A celebration of life will be held on June 1, 2026 from 10 am to 2 pm, Beechwood Cemetery, 280 Beechwood Avenue, Ottawa.
For those who wish, contributions in Chris’ memory to Wakefield Hospital and Memorial CHSLD and La Maison des Collines (https://www.lamaisondescollines.org) are appreciated.
We wish to thank all the health care teams at the Ottawa Hospital, the Wakefield Hospital, and La Maison des Collines for the exceptional, respectful and compassionate care Chris received throughout this journey. With our deepest gratitude we acknowledge the amazing circle of love and support our family received during these last six months.

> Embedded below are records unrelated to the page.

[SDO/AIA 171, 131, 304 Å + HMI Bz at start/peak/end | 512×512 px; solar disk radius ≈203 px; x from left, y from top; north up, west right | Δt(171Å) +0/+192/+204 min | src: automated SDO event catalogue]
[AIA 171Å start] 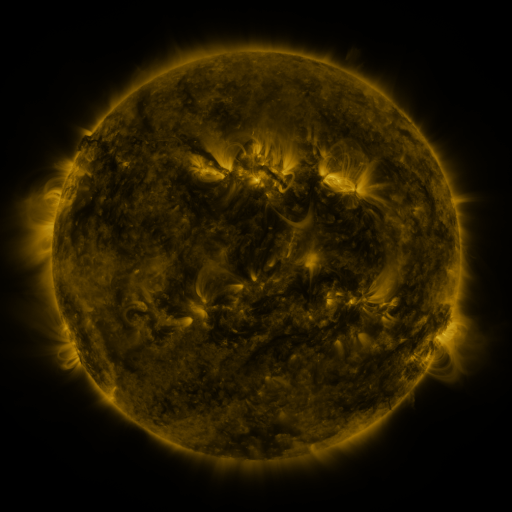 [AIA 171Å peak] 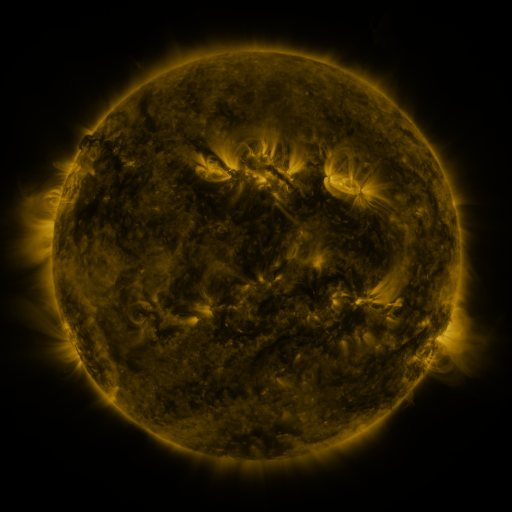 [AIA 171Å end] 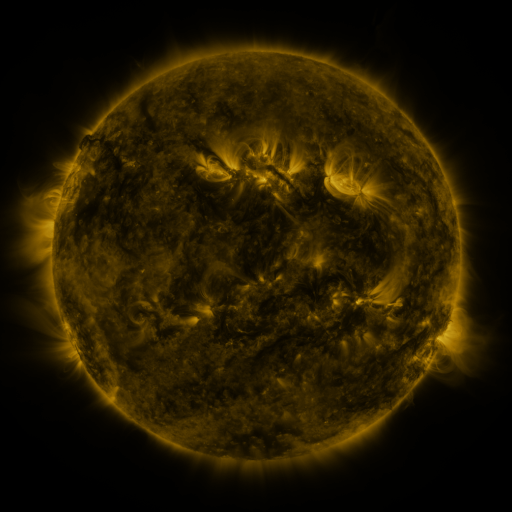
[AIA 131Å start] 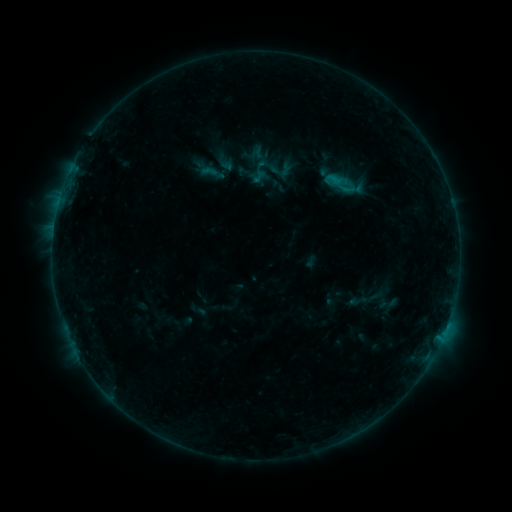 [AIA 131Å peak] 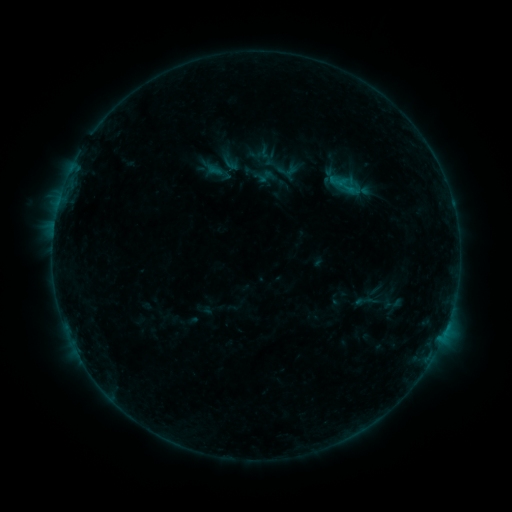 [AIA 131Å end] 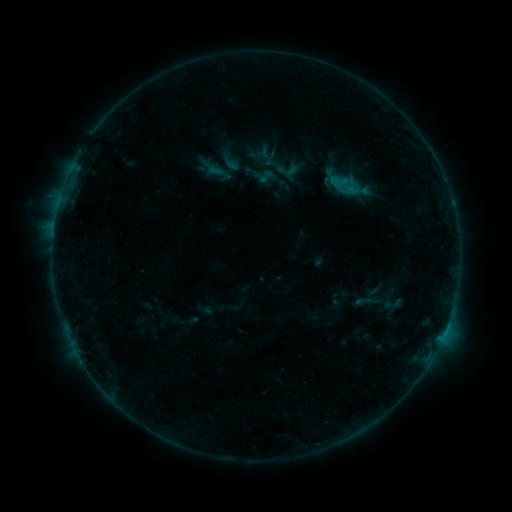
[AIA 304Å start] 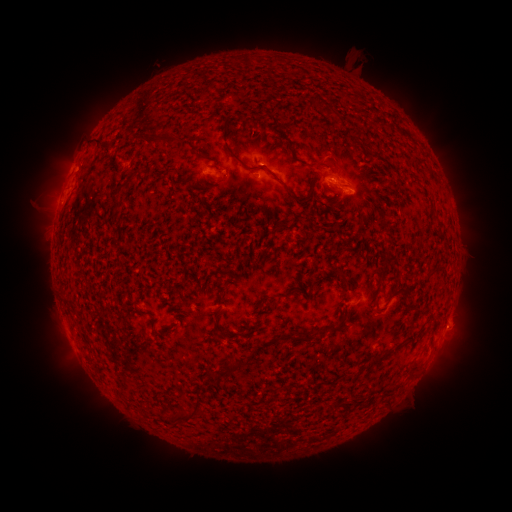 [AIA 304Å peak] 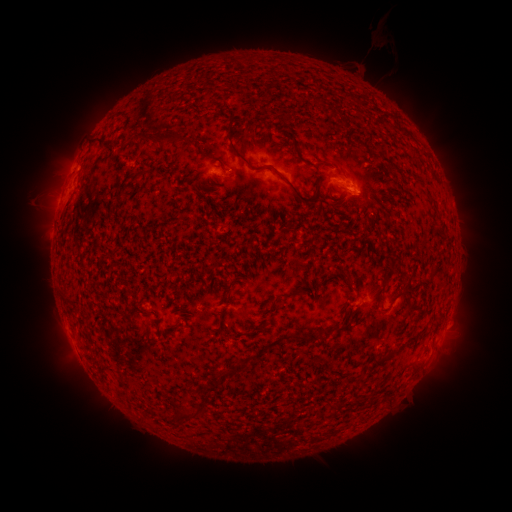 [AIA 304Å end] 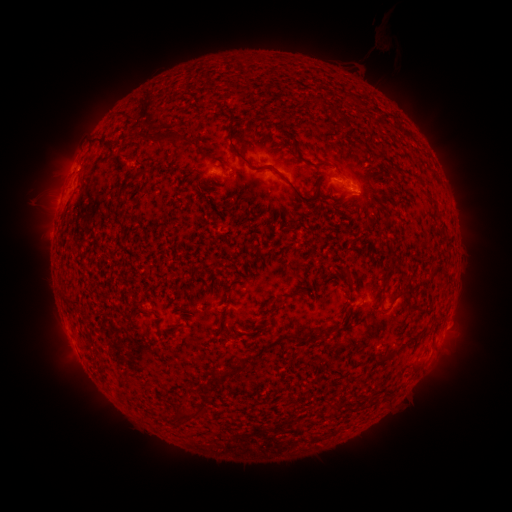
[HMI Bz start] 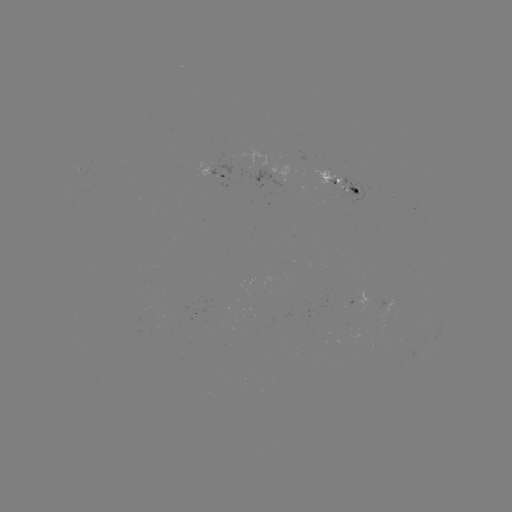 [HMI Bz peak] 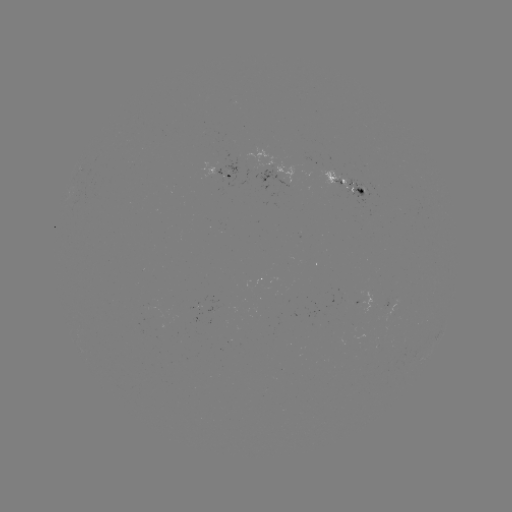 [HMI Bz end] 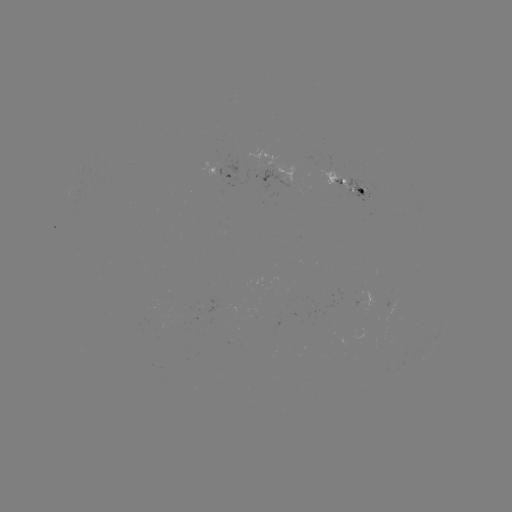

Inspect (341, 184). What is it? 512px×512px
emerging-flux region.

Online condolences may be made at www.beechwoodottawa.ca
Irish prayer for the departed (Poem by Henry Scott Holland)
Death is nothing at all.
I have only slipped away to the next room.
I am I and you are you.
Whatever we were to each other,
That, we still are.
Call me by my old familiar name.
Speak to me in the easy way
which you always used.
Put no difference into your tone.
Wear no forced air of solemnity or sorrow.
Laugh as we always laughed
at the little jokes we enjoyed together.
Play, smile, think of me. Pray for me.
Let my name be ever the household word
that it always was.
Let it be spoken without effect.
Without the trace of a shadow on it.
Life means all that it ever meant.
It is the same that it ever was.
There is absolute unbroken continuity.
Why should I be out of mind
because I am out of sight?
I am but waiting for you.
For an interval.
Somewhere. Very near.
Just around the corner.
All is well.
by Canon Henry Scott-Holland, 1847-1918, Canon of St Paul’s Cathedral
From ‘The King of Terrors’, a sermon on death delivered in St Paul’s Cathedral on Whitsunday 1910, while the body of King Edward VII was lying in state at Westminster: published in Facts of the Faith, 1919.